How to Direct Subjects Who've Never Modelled
The camera is an instrument that makes most people feel simultaneously observed and invisible — aware of being watched but suddenly unsure what to do with their hands, their face, or the fact that they exist. Understanding this is the foundation of directing non-models. The problem is not shyness or inexperience. It is that most people have no physical language for performing naturalness.
The first ten minutes are not about photographs
We spend the first ten minutes of any shoot not shooting. We talk. We show the person around the space. We take a few test frames and show them to them on the back of the camera — not to critique, but to make the camera feel familiar and non-threatening. By the time we start working in earnest, the presence of the camera is already normalised.

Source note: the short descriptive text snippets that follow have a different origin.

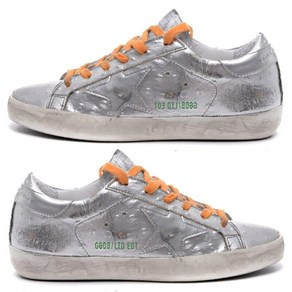 골든구스 (명품) Golden Goose Supe Sta Womens Low top Sneakes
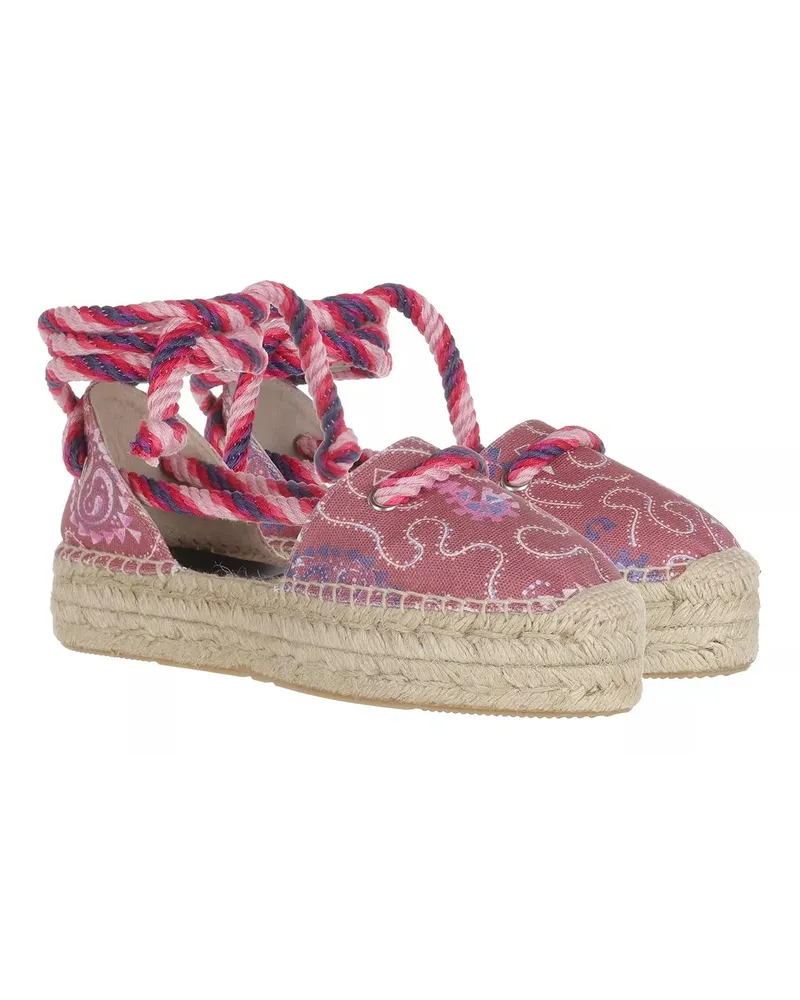 Isabel Marant Espadrilles Crelyne Espadrille rosa Gold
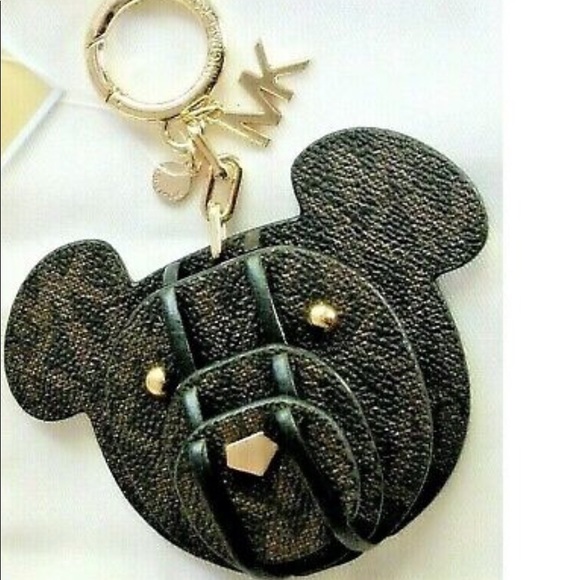 michael kors bear keychain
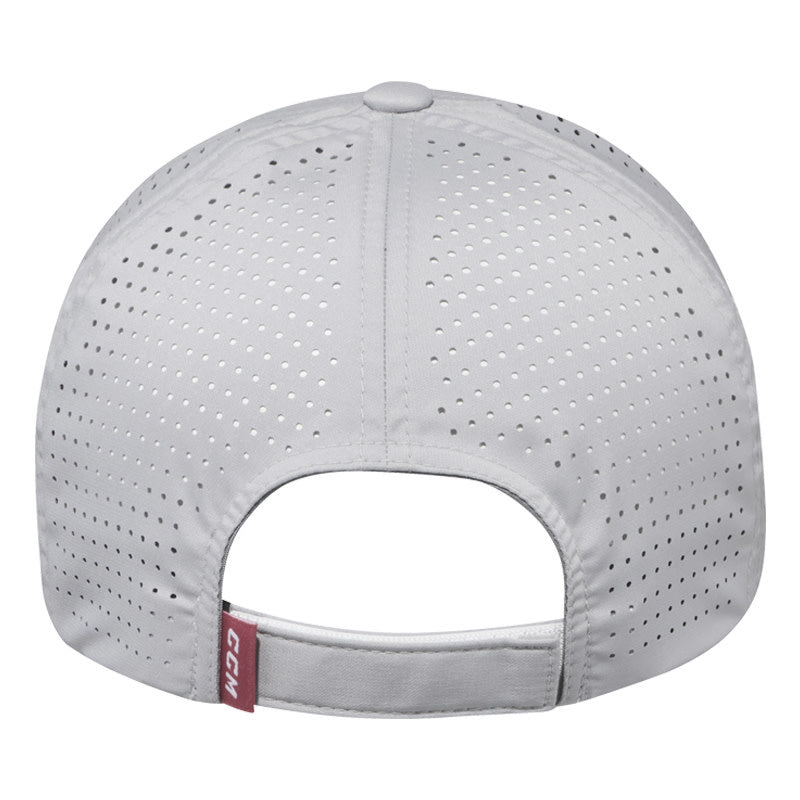 CCM Team Perforated Training Cap - Grey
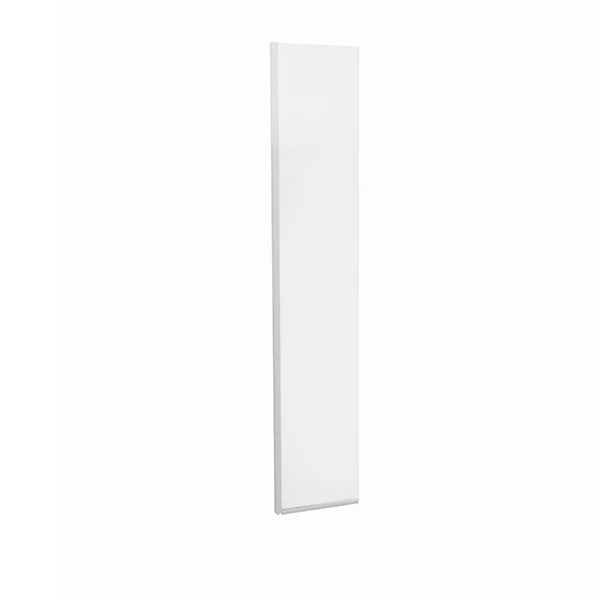 MARINA 8 Wet Room 8mm Clear Glass Swivel Return Panel Chrome 300x1900mm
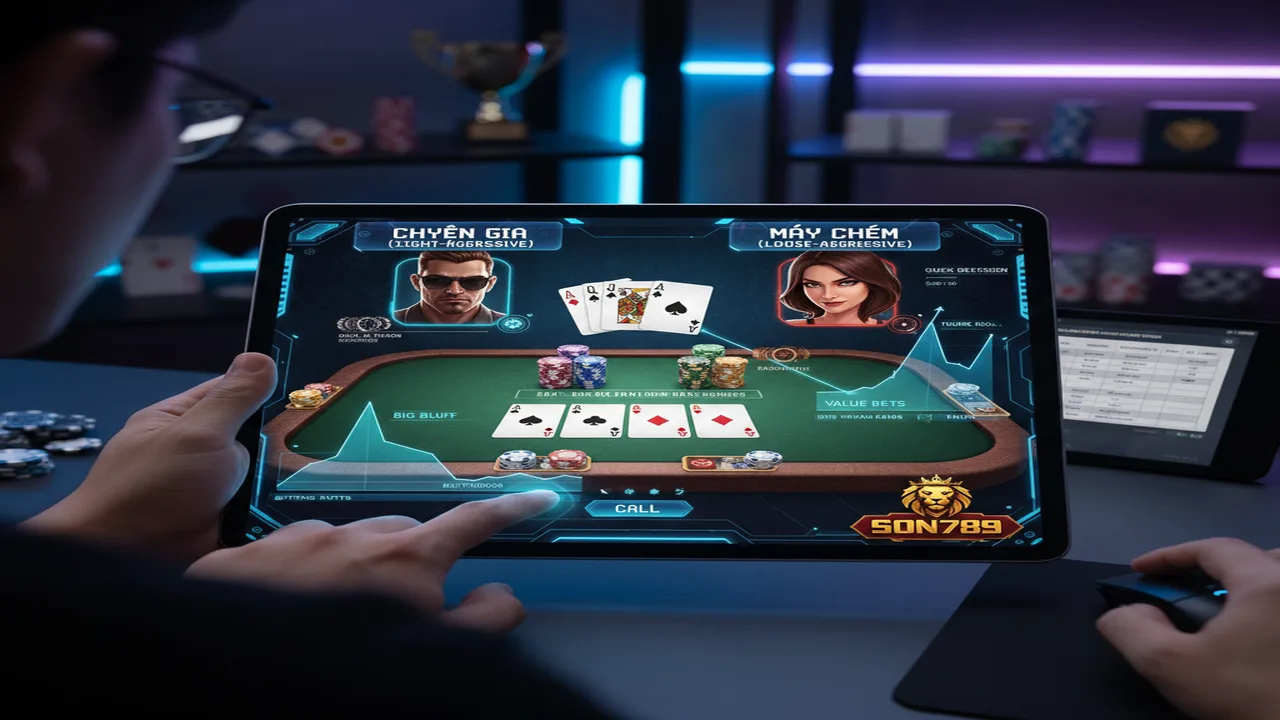 Đọc tâm lý Poker Son789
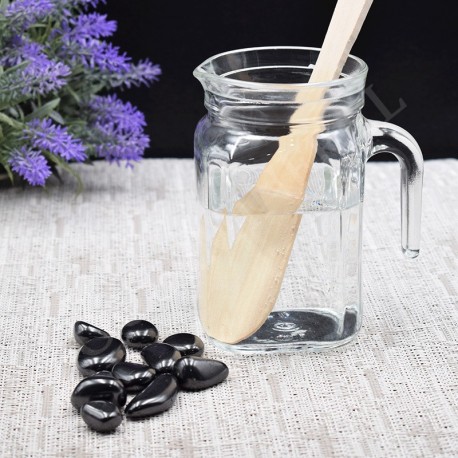 Shungite pour dynamiser vibratoirement l'eau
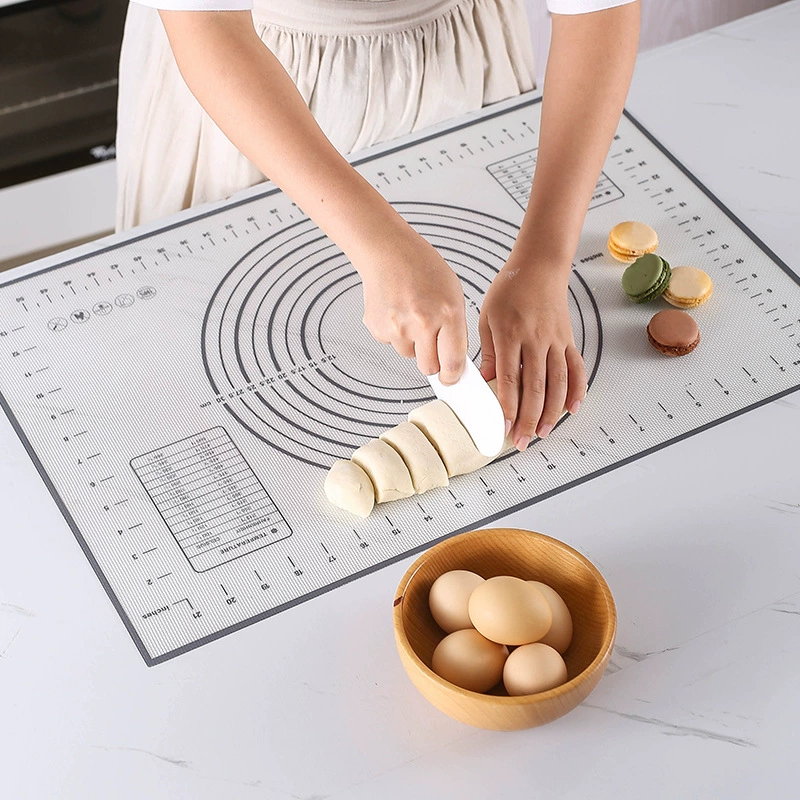 轩隽 Platinum silicone non-slip kneading mat, 40×60cm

The frames we shoot in the first ten minutes of actual photography are never the frames we deliver. They are warm-up frames.
Give actions, not instructions
The worst direction in photography is 'look natural'. It is impossible to perform — the moment you try to look natural, you stop being natural. Instead, give actions: 'Walk toward the window slowly.' 'Pick up that book and flip through it.' 'Turn slightly to your left and look at the door.' Actions give the body something to do, which frees the face from self-consciousness. The best expressions always happen between the poses, during transitions, when the person's attention is on the task rather than the camera.
Reference points and confidence
People need to know they are doing well. We narrate constantly while shooting: 'Yes, stay there exactly', 'That light is perfect on you right now', 'This is the one.' Even if we are not certain the frame is great yet, positive reinforcement keeps the subject relaxed and open. A self-conscious subject closes their face and stiffens their body. A confident subject gives you everything.
Patience is technique
The best frame from a shoot with a non-model almost never comes in the first thirty minutes. It comes after the person has forgotten they are being photographed — after the conversation has moved to something they care about, after their posture has relaxed, after they have made a joke and laughed genuinely. We plan our shoot schedules to allow time we do not strictly need. That surplus time is where the real photographs live.